The RI set out to unite the countries of Latin America and the Caribbean, focus their efforts and set common goals and strategies to accelerate the fight against child labour in the region and improve protection of young workers of legal working age so that they could benefit from decent work alternatives. The work of the RI has given the region a stronger voice on the international stage and has placed the issue of child labour high in the national public agendas of its Member States.

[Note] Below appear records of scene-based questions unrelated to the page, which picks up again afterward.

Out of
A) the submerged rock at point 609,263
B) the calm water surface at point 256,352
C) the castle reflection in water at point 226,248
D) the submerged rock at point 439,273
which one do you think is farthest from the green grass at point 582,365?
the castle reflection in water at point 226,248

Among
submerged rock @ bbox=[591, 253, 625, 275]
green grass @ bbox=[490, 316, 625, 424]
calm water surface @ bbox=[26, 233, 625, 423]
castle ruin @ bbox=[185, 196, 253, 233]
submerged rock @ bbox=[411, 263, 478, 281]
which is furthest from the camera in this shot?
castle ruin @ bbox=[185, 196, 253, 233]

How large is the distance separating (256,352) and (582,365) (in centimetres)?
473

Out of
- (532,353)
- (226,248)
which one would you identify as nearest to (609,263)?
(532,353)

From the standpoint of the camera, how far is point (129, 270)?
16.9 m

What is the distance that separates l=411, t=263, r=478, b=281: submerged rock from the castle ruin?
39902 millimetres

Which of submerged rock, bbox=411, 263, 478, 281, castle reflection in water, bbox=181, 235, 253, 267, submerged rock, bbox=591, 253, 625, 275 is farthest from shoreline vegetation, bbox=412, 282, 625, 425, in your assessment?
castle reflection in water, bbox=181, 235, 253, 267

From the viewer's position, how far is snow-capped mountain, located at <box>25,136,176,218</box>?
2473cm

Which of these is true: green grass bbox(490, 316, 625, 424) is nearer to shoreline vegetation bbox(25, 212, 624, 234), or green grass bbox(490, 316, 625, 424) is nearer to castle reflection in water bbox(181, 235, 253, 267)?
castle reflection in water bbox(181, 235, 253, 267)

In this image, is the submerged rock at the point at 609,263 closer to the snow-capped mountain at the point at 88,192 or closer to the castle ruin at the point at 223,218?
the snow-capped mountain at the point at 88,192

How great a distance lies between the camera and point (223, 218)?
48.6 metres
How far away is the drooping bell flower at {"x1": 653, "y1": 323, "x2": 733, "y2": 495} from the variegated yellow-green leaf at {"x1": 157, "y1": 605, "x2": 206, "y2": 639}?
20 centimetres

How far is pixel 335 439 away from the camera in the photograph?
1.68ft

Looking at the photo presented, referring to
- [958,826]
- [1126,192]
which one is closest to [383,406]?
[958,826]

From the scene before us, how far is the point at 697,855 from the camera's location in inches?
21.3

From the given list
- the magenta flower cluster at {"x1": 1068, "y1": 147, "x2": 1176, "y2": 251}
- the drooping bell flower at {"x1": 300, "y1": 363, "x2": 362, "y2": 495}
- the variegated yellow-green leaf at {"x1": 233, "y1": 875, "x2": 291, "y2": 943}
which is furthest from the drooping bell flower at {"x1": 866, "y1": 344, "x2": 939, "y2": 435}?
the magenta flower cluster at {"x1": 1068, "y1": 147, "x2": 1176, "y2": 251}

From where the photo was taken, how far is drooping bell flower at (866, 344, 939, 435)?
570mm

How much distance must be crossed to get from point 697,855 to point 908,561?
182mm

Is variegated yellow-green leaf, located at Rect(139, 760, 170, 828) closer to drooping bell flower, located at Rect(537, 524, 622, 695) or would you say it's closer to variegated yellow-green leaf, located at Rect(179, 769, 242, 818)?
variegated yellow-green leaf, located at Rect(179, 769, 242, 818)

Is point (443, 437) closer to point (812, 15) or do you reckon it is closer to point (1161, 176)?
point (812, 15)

The RI has developed innovative methods to accelerate the reduction of child labour rates, which have stagnated in recent years, including new intervention models such as the “Policy Acceleration Framework” and the “Child Labour Risk Identification Model”.
The RI is also working to strengthen intergovernmental cooperation based on the region’s existing capacity and experience with South-South cooperation. As a result, the RI is leveraging its know-how and existing good practices, bringing together a network of actors committed to the prevention and eradication of child labour, encouraging public-private partnerships and opening new channels for joint action.
The RI has already achieved a great deal since its creation in 2014. Beyond the “Policy Acceleration Framework” and the “Child Labour Risk Identification Model”, it has created a web-based platform and a Smartphone app that analyses the relationships between Target 8.7 and other 35 targets of the Sustainable Development Goals related to child labour. The aim is to promote policy discussions. It is also working to increase stakeholders’ knowledge and understanding of key issues like migration, indigenous peoples and agriculture through toolkits and virtual training programmes.
Through systematic reviews of policies and program assessments, the RI is identifying and analysing what works to reduce the prevalence of child labour in the region. By leveraging the experience and knowledge accrued by public and private partners in the region, the RI is promoting South-South cooperation through interactive tools such as the capacity map that allows users to visualize factors that can accelerate the eradication of child labour.
The RI is making progress towards its goal of having the first generation of children and adolescents free from child labour in Latin America and the Caribbean by 2025.